South Carolina and other areas with histories of discriminatory voting practices no longer need federal approval to change their voting laws — at least for now. That oversight ended Tuesday as the U.S. Supreme Court struck down as unconstitutional part of the 1965 Voting Rights Act, ruling in the case of an Alabama county that sued the U.S. attorney general in 2010, arguing voting laws meant to prevent discrimination are outdated. In its 5-4 decision, the court struck down a formula that determined whether states or other jurisdictions should be required to get federal approval before making changes to their voting laws — based, in part, on their discrimination in the 1960s and ’70s.
“There is no denying … the conditions that originally justified these measures no longer characterize voting in the covered jurisdictions,” wrote Chief Justice John Roberts in the majority opinion. “At the same time, voting discrimination still exists; no one doubts that. The question is whether the act’s extraordinary measures, including its disparate treatment of the states, continue to satisfy constitutional requirements.”

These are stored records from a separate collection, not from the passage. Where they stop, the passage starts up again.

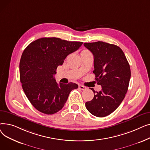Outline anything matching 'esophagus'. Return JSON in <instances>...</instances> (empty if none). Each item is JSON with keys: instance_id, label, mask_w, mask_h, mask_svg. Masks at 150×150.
<instances>
[{"instance_id": "esophagus-1", "label": "esophagus", "mask_w": 150, "mask_h": 150, "mask_svg": "<svg viewBox=\"0 0 150 150\" xmlns=\"http://www.w3.org/2000/svg\"><path fill=\"white\" fill-rule=\"evenodd\" d=\"M78 88H79V89H80L81 90H86V89H87V88L85 87V86H82V85L78 86Z\"/></svg>"}]
</instances>
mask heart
<instances>
[{
    "mask_svg": "<svg viewBox=\"0 0 150 150\" xmlns=\"http://www.w3.org/2000/svg\"><path fill=\"white\" fill-rule=\"evenodd\" d=\"M83 51H87V50H83Z\"/></svg>",
    "mask_w": 150,
    "mask_h": 150,
    "instance_id": "obj_1",
    "label": "heart"
}]
</instances>
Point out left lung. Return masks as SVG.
<instances>
[{"label":"left lung","mask_w":150,"mask_h":150,"mask_svg":"<svg viewBox=\"0 0 150 150\" xmlns=\"http://www.w3.org/2000/svg\"><path fill=\"white\" fill-rule=\"evenodd\" d=\"M84 45L93 55V73L97 84L101 86V91L97 92L91 101L86 102L85 106L92 115L106 117L119 106L125 97L131 78L130 66L117 45L102 41Z\"/></svg>","instance_id":"left-lung-1"}]
</instances>
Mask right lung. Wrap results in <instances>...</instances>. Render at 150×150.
<instances>
[{
    "instance_id": "obj_1",
    "label": "right lung",
    "mask_w": 150,
    "mask_h": 150,
    "mask_svg": "<svg viewBox=\"0 0 150 150\" xmlns=\"http://www.w3.org/2000/svg\"><path fill=\"white\" fill-rule=\"evenodd\" d=\"M83 43L42 38L31 42L23 50L19 63L20 80L27 98L39 112L45 114L58 112L70 92L78 88L71 82L58 84L53 76L67 55L77 50Z\"/></svg>"
}]
</instances>
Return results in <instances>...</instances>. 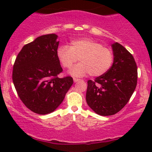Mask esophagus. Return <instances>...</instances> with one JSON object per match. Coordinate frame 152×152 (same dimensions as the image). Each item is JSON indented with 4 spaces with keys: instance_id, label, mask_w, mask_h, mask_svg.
Segmentation results:
<instances>
[{
    "instance_id": "34e87169",
    "label": "esophagus",
    "mask_w": 152,
    "mask_h": 152,
    "mask_svg": "<svg viewBox=\"0 0 152 152\" xmlns=\"http://www.w3.org/2000/svg\"><path fill=\"white\" fill-rule=\"evenodd\" d=\"M79 81H81L80 79H77V78H73V82H79Z\"/></svg>"
}]
</instances>
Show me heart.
<instances>
[{"label":"heart","instance_id":"obj_1","mask_svg":"<svg viewBox=\"0 0 152 152\" xmlns=\"http://www.w3.org/2000/svg\"><path fill=\"white\" fill-rule=\"evenodd\" d=\"M56 56L62 67L70 68L78 59L80 63L73 67L70 73L82 76L89 73L92 76H99L107 73L113 62V53L110 49L89 38H81L70 42V46L62 45L56 50Z\"/></svg>","mask_w":152,"mask_h":152}]
</instances>
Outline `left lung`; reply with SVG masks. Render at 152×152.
<instances>
[{
    "label": "left lung",
    "mask_w": 152,
    "mask_h": 152,
    "mask_svg": "<svg viewBox=\"0 0 152 152\" xmlns=\"http://www.w3.org/2000/svg\"><path fill=\"white\" fill-rule=\"evenodd\" d=\"M112 48L114 59L110 70L94 81H87V104L102 116L113 115L122 110L137 85V65L132 55L118 42Z\"/></svg>",
    "instance_id": "1"
}]
</instances>
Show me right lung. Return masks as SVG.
<instances>
[{"instance_id": "right-lung-1", "label": "right lung", "mask_w": 152, "mask_h": 152, "mask_svg": "<svg viewBox=\"0 0 152 152\" xmlns=\"http://www.w3.org/2000/svg\"><path fill=\"white\" fill-rule=\"evenodd\" d=\"M57 37L55 34L42 35L25 45L13 66L12 80L18 96L27 108L39 115L54 111L73 83L70 76H57L62 72L56 56Z\"/></svg>"}]
</instances>
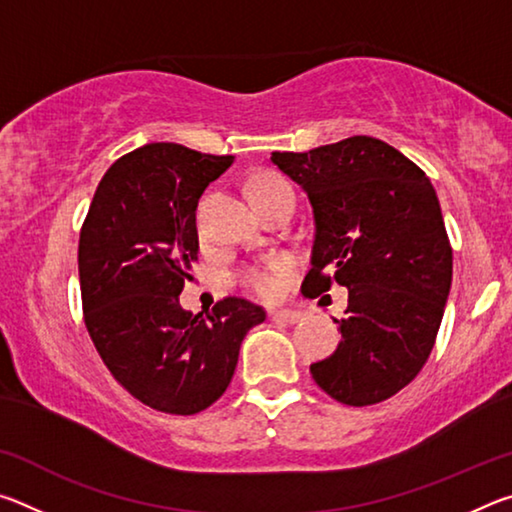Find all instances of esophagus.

The court did not decide the constitutionality of the remaining parts of the law, including a section that requires that states with proven histories of voter discrimination — as defined under the formula — must seek preclearance. But “in the absence of a formula, no one is covered,” said University of South Carolina law professor Derek Black.
S.C. Attorney General Alan Wilson was among several S.C. Republican leaders declaring the ruling a victory for protecting voting rights “without requiring a different formula for states wishing to implement reasonable election reforms, such as voter-ID laws similar to South Carolina’s.”
The formula, Wilson said, unfairly singled out states for oversight, regardless of gains made since the civil rights movement.